Ultimamente, as greves têm alastrado no nosso País, fervilhando o descontentamento generalizado de profissões nos portos, na Saúde, na Educação ou na Justiça, lutando contra a fragilidade ou inexistência das carreiras e por tabelas salariais condignas. Um descontentamento contra os torniquetes da UE que alastra por Paris e pela Europa fora, anote-se.

Uma houve que, finalmente, deu oportunidade a vários fazedores de opinião de extravasarem a sua indisfarçada aversão à greve: foi a dos guardas prisionais, cuja luta pelas carreiras pôs os presídios em pé-de-guerra, com os reclusos a protestar contra a desarticulação dos horários das visitas.

Este protesto legítimo e justificado dos prisioneiros parece ter feito duas coisas, nos órgãos de comunicação: desencadear uma repentina preocupação com o bem estar dos reclusos e abrir uma ofensiva contra a legitimidade da greve dos guardas prisionais, que repentinamente ficaram esbulhados, por estes fazedores de opinião, do seu direito constitucional à luta.

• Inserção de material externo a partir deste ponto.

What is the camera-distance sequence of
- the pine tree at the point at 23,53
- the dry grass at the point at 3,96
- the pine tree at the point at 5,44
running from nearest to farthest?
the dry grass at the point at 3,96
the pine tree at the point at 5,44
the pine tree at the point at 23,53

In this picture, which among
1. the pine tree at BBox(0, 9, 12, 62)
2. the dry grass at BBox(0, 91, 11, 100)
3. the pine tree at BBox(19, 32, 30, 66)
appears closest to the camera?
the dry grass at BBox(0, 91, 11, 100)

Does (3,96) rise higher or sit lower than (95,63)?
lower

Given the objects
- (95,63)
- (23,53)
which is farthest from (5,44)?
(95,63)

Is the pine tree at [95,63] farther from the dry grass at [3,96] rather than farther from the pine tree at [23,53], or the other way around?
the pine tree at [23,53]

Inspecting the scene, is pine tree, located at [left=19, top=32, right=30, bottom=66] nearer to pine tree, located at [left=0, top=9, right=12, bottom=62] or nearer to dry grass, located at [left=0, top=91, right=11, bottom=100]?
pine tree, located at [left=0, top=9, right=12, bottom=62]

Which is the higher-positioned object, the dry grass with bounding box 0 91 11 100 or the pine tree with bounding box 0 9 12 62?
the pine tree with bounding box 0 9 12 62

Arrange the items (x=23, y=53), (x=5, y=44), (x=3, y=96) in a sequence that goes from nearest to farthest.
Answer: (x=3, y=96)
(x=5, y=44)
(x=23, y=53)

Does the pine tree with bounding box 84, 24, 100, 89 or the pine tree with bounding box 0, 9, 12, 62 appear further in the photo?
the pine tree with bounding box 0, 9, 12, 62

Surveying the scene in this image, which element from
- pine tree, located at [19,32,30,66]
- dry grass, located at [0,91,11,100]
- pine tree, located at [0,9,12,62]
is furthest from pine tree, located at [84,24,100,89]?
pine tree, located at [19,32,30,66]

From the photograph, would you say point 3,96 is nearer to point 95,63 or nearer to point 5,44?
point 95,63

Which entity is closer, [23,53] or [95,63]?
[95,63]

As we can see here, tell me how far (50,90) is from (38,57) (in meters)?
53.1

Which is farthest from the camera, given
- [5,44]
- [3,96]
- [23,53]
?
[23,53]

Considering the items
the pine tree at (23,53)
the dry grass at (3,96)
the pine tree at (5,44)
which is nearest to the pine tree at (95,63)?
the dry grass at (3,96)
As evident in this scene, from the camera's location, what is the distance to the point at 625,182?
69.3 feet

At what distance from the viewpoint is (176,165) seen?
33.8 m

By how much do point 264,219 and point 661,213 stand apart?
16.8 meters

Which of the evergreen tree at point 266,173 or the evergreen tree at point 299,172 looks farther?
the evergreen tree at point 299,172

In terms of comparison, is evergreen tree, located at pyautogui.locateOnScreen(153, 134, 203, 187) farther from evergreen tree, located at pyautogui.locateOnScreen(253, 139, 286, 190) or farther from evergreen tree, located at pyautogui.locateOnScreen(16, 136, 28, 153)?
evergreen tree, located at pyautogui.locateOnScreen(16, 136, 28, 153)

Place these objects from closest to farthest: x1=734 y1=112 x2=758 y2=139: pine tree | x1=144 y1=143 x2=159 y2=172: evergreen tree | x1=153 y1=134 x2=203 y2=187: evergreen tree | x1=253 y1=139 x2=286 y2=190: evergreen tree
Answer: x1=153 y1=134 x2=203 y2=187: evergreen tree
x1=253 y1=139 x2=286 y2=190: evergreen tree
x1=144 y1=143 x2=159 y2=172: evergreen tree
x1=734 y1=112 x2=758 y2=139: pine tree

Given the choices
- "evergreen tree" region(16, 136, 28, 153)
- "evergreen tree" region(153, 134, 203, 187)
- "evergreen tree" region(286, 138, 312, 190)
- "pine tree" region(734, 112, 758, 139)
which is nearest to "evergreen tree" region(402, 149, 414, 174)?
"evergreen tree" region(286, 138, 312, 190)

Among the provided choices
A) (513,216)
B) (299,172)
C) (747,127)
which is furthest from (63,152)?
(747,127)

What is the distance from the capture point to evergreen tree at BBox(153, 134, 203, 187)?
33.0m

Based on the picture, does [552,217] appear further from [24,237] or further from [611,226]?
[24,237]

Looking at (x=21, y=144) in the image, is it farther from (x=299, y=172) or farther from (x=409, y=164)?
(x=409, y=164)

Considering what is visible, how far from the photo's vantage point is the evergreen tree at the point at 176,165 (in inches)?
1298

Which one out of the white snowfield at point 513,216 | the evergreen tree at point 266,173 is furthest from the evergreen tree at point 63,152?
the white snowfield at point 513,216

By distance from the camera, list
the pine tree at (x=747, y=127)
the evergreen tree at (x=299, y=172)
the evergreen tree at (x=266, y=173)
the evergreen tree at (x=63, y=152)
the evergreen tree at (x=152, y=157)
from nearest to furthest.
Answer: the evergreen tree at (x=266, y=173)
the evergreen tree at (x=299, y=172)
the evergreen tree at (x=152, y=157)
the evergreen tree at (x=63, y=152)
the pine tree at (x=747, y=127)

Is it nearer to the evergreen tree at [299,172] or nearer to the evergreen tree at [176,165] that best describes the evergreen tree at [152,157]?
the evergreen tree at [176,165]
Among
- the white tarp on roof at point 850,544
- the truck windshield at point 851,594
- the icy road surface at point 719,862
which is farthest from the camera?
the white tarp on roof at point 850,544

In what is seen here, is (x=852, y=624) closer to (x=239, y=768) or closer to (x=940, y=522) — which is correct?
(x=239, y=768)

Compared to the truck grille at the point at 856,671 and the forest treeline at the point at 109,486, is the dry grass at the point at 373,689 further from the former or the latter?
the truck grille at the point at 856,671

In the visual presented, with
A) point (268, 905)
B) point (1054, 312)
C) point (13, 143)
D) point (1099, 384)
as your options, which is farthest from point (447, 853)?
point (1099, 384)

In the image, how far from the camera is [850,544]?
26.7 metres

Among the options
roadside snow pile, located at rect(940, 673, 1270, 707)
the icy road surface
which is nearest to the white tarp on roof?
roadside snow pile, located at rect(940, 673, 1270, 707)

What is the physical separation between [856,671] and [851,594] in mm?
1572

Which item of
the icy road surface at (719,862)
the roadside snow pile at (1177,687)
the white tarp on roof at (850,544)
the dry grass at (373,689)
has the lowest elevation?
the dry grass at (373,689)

Mas não ficaram por aí, também desencovaram teorias sobre a «legitimidade da greve» quando estão em causa «direitos das pessoas», resvalando com insídia para o «bem público» que as greves lesam e como se o «bem público» não fosse responsabilidade exclusiva do Governo. Duma penada, transformam os trabalhadores em «prevaricadores sociais» o que, em substância, não se distancia da proibição fascista dos sindicatos e das greves. Felizmente que a Constituição inscreveu o direito inalienável ao sindicalismo e à luta sindical, se não já teríamos estes bonzos a rosnar proibições, como fez o reacionário exultante João Miguel Tavares no Público, defendendo a proibição da greve aos funcionários públicos – proibição que já se faz, diz, «em países como o Luxemburgo e a Polónia» e na «maior parte dos estados» dos EUA – e, como não teve coragem para assumir a proibição, camuflou-a propondo a «discussão do assunto» e defendendo a aberração civilizacional que ocorre nos países citados como «exemplo» a seguir por todos.

As ameaças da extrema-direita também trilham por estes bonzos.